- _WHAT NEEDS TO BE DONE_
Return, exactly, the line that contains "[researcher-annotated camera trap]" together with all lines after it to the end of the entries, and no further lines.

- _ENTRIES SUPPLIED_
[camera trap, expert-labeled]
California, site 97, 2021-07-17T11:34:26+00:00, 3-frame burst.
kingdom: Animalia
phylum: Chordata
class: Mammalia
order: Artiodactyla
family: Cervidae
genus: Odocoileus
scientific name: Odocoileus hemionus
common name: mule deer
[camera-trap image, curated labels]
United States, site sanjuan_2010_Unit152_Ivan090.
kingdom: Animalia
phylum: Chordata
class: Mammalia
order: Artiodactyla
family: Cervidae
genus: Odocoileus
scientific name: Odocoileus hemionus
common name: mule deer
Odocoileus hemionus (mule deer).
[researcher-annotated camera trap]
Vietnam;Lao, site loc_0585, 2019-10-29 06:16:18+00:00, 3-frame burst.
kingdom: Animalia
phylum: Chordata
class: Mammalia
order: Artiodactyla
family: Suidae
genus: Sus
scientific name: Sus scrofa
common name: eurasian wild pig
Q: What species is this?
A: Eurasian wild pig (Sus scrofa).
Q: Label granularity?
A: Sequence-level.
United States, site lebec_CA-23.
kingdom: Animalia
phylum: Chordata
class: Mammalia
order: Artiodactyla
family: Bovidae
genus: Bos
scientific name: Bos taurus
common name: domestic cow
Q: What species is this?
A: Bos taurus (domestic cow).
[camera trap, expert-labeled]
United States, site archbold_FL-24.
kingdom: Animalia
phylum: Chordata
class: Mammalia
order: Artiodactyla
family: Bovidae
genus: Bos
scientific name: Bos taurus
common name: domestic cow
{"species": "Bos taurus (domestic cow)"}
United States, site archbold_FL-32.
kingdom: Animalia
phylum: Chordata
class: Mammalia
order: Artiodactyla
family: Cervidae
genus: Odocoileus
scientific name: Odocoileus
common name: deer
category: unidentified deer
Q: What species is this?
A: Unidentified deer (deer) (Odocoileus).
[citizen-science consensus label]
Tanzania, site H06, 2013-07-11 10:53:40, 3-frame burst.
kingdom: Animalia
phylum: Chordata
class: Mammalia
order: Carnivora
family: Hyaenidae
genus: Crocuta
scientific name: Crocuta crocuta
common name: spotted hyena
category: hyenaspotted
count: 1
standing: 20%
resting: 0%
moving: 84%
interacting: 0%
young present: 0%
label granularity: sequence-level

- _EXERCISE SOLUTION_
[researcher-annotated camera trap]
Vietnam;Lao, site loc_0585, 2019-10-29 06:16:18+00:00, 3-frame burst.
kingdom: Animalia
phylum: Chordata
class: Mammalia
order: Artiodactyla
family: Suidae
genus: Sus
scientific name: Sus scrofa
common name: eurasian wild pig
Q: What species is this?
A: Eurasian wild pig (Sus scrofa).
Q: Label granularity?
A: Sequence-level.
United States, site lebec_CA-23.
kingdom: Animalia
phylum: Chordata
class: Mammalia
order: Artiodactyla
family: Bovidae
genus: Bos
scientific name: Bos taurus
common name: domestic cow
Q: What species is this?
A: Bos taurus (domestic cow).
[camera trap, expert-labeled]
United States, site archbold_FL-24.
kingdom: Animalia
phylum: Chordata
class: Mammalia
order: Artiodactyla
family: Bovidae
genus: Bos
scientific name: Bos taurus
common name: domestic cow
{"species": "Bos taurus (domestic cow)"}
United States, site archbold_FL-32.
kingdom: Animalia
phylum: Chordata
class: Mammalia
order: Artiodactyla
family: Cervidae
genus: Odocoileus
scientific name: Odocoileus
common name: deer
category: unidentified deer
Q: What species is this?
A: Unidentified deer (deer) (Odocoileus).
[citizen-science consensus label]
Tanzania, site H06, 2013-07-11 10:53:40, 3-frame burst.
kingdom: Animalia
phylum: Chordata
class: Mammalia
order: Carnivora
family: Hyaenidae
genus: Crocuta
scientific name: Crocuta crocuta
common name: spotted hyena
category: hyenaspotted
count: 1
standing: 20%
resting: 0%
moving: 84%
interacting: 0%
young present: 0%
label granularity: sequence-level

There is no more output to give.